Brief 2 in the series shifts the emphasis away from transfer ‘intent’ and looks at the effect of socio-economic status (SES) on pathways into college. Using the proxies of parental education and income to operationalize socio-economic status we ask: Are parental education or household income associated with the pathways students take into college? This is an important question to ask as researchers in Canada have often connected student pathways to socio-economic status (Robson et al. 2019; Walters et al. 2021). It is important to note that we are limited to applicant information with the UCAS™ and acknowledge that inequalities can play out differently when looking at enrolment versus applicant data. We find that all other things being equal – knowing an applicant’s SES background is not a particularly useful piece of information when trying to predict what pathway they are taking into the college sector, even though our initial models showed a small but significant positive relationship between student socio-economic status and the probability of traveling direct entry pathways.  
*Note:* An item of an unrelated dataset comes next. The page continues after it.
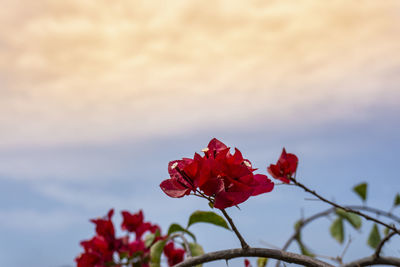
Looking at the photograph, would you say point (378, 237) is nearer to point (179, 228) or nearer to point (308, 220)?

Brief 3 explores another integral variable in assessing student pathways, and that is prior student educational performance, or grades. This is an often-missing piece of data in administrative datasets that do not directly link with high school records, although ONCAT has made strides in developing K-12 with PSE data linkage projects. In this brief we assess the influence of self-reported high school grades on pathways into university and find that as grades increase, the likelihood of college to university pathways decreases. The opposite is true with direct entry and lateral pathways into university, thus establishing the positive effect of higher grades. It is important to note however, that the distribution of potential student pathways suggests that students with higher and lower grades travel all of the various pathways into university.  

Future briefs in this series will include an exploration of Ontario college applicants first-choice institutions, an examination of self-reported disability status and transfer pathways, and how region of origin influences transfer pathways.  

We would like to acknowledge the individuals who donated their time and expertise to help produce and revise the exploratory analyses presented through this series. We would also like to acknowledge Academica Group for granting ONCAT access to the UCAS™ data, which enabled us to perform the statistical analyses that inform the briefs in this series. In doing so, they have performed a great service towards the advancement of transfer research in Ontario.